» Task details
Look through the entries that follow and count the lines with the word "https". The reply is that number alone.

» Data supplied
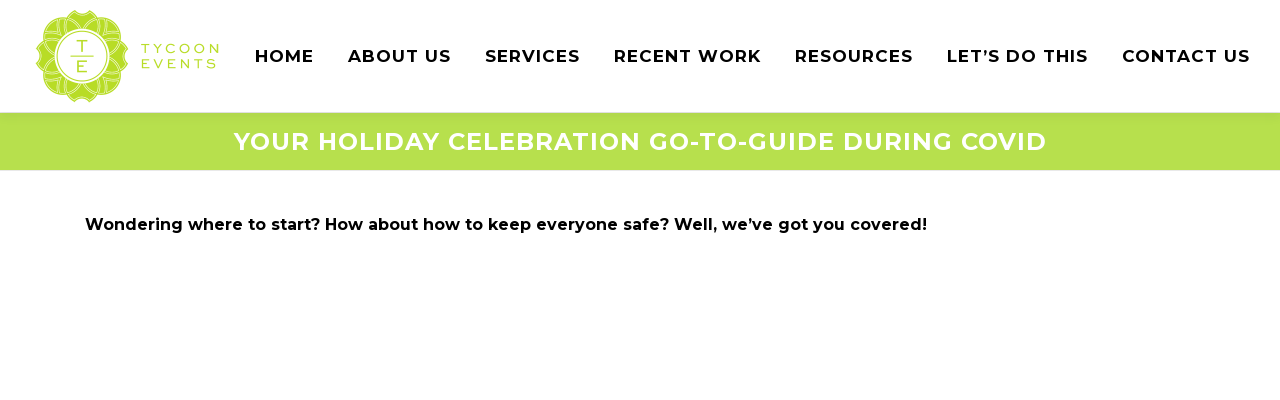

--- FILE ---
content_type: text/plain
request_url: https://www.google-analytics.com/j/collect?v=1&_v=j102&a=840128160&t=pageview&_s=1&dl=https%3A%2F%2Ftycoonevents.ca%2Fholiday-celebrations%2F&ul=en-us%40posix&dt=Your%20Holiday%20Celebration%20Go-To-Guide%20During%20COVID%20%E2%80%93%20Tycoon%20Events&sr=1280x720&vp=1280x720&_u=YEBAAEABAAAAACAAI~&jid=916204840&gjid=252783383&cid=1700722784.1768993867&tid=UA-164553761-1&_gid=415235047.1768993867&_r=1&_slc=1&gtm=45He61g1n81N368FN2za200&gcd=13l3l3l3l1l1&dma=0&tag_exp=103116026~103200004~104527907~104528501~104684208~104684211~105391253~115938465~115938469~117041587&z=1623572118
body_size: -451
content:
2,cG-HHDDW961G0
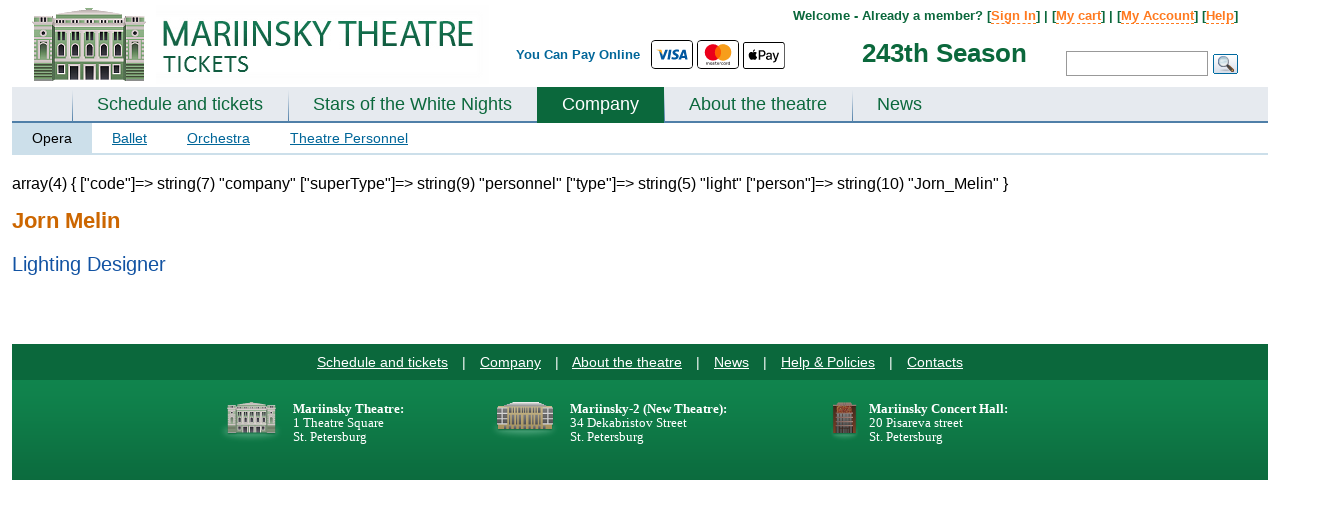

--- FILE ---
content_type: text/html; charset=UTF-8
request_url: https://www.mariinsky-theatre.com/js/getJSArrayDayAva.php
body_size: -245
content:
			var shedAll={
		"26.01.2026":"1","27.01.2026":"1","30.01.2026":"1","31.01.2026":"1","01.02.2026":"1","02.02.2026":"1","03.02.2026":"1","04.02.2026":"1","05.02.2026":"1","06.02.2026":"1","07.02.2026":"1","08.02.2026":"1","09.02.2026":"1","10.02.2026":"1","11.02.2026":"1","12.02.2026":"1","13.02.2026":"1","14.02.2026":"1","15.02.2026":"1","16.02.2026":"1","17.02.2026":"1","18.02.2026":"1","19.02.2026":"1","20.02.2026":"1","21.02.2026":"1","22.02.2026":"1","23.02.2026":"1","24.02.2026":"1","25.02.2026":"1","26.02.2026":"1","27.02.2026":"1","28.02.2026":"1","06.03.2026":"1","07.03.2026":"1","10.03.2026":"1","01.04.2026":"1","1":"1"}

» Task output
2